We present a new open-source torque-controlled legged robot system, with a low cost and low complexity actuator module at its core. It consists of a low-weight high torque brushless DC motor and a low gear ratio transmission suitable for impedance and force control. We also present a novel foot contact sensor suitable for legged locomotion with hard impacts. A 2.2 kg quadruped robot with a large range of motion is assembled from 8 identical actuator modules and 4 lower legs with foot contact sensors. To the best of our knowledge, it is the most lightest force-controlled quadruped robot. We leverage standard plastic 3D printing and off-the-shelf parts, resulting in light-weight and inexpensive robots, allowing for rapid distribution and duplication within the research community. In order to quantify the capabilities of our design, we systematically measure the achieved impedance at the foot in static and dynamic scenarios. We measured up to 10.8 dimensionless leg stiffness without active damping, which is comparable to the leg stiffness of a running human. Finally, in order to demonstrate the capabilities of our quadruped robot, we propose a novel controller which combines feedforward contact forces computed from a kino-dynamic optimizer with impedance control of the robot center of mass and base orientation. The controller is capable of regulating complex motions which are robust to environmental uncertainty.

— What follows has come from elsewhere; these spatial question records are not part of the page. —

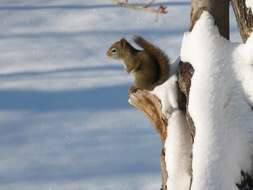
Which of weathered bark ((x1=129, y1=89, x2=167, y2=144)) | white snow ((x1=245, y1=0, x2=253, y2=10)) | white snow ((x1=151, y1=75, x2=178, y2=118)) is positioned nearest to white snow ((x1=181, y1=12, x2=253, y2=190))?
white snow ((x1=245, y1=0, x2=253, y2=10))

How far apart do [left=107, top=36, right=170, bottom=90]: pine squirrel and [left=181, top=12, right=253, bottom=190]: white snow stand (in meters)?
0.44

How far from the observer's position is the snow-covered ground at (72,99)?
14.9 feet

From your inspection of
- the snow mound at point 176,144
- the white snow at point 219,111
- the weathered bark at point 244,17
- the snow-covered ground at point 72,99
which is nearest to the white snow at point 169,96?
the snow mound at point 176,144

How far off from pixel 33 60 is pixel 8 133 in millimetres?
1469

Momentum Control with Hierarchical Inverse Dynamics on a Torque-Controlled Humanoid

Hierarchical inverse dynamics based on cascades of quadratic programs have been proposed for the control of legged robots. They have important benefits but to the best of our knowledge have never been implemented on a torque controlled humanoid where model inaccuracies, sensor noise and real-time computation requirements can be problematic. Using a reformulation of existing algorithms, we propose a simplification of the problem that allows to achieve real-time control. Momentum-based control is integrated in the task hierarchy and a LQR design approach is used to compute the desired associated closed-loop behavior and improve performance. Extensive experiments on various balancing and tracking tasks show very robust performance in the face of unknown disturbances, even when the humanoid is standing on one foot. Our results demonstrate that hierarchical inverse dynamics together with momentum control can be efficiently used for feedback control under real robot conditions.

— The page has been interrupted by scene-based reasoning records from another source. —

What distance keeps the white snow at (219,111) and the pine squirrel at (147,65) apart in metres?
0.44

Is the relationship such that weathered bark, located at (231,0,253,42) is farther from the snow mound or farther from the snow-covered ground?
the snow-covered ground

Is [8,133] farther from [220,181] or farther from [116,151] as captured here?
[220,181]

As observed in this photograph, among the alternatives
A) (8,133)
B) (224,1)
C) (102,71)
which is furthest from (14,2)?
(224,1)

Balancing experiments on a torque-controlled humanoid with hierarchical inverse dynamics

Recently several hierarchical inverse dynamics controllers based on cascades of quadratic programs have been proposed for application on torque controlled robots. They have important theoretical benefits but have never been implemented on a torque controlled robot where model inaccuracies and real-time computation requirements can be problematic. In this contribution we present an experimental evaluation of these algorithms in the context of balance control for a humanoid robot. The presented experiments demonstrate the applicability of the approach under real robot conditions (i.e. model uncertainty, estimation errors, etc). We propose a simplification of the optimization problem that allows us to decrease computation time enough to implement it in a fast torque control loop. We implement a momentum-based balance controller which shows robust performance in face of unknown disturbances, even when the robot is standing on only one foot. In a second experiment, a tracking task is evaluated to demonstrate the performance of the controller with more complicated hierarchies. Our results show that hierarchical inverse dynamics controllers can be used for feedback control of humanoid robots and that momentum-based balance control can be efficiently implemented on a real robot.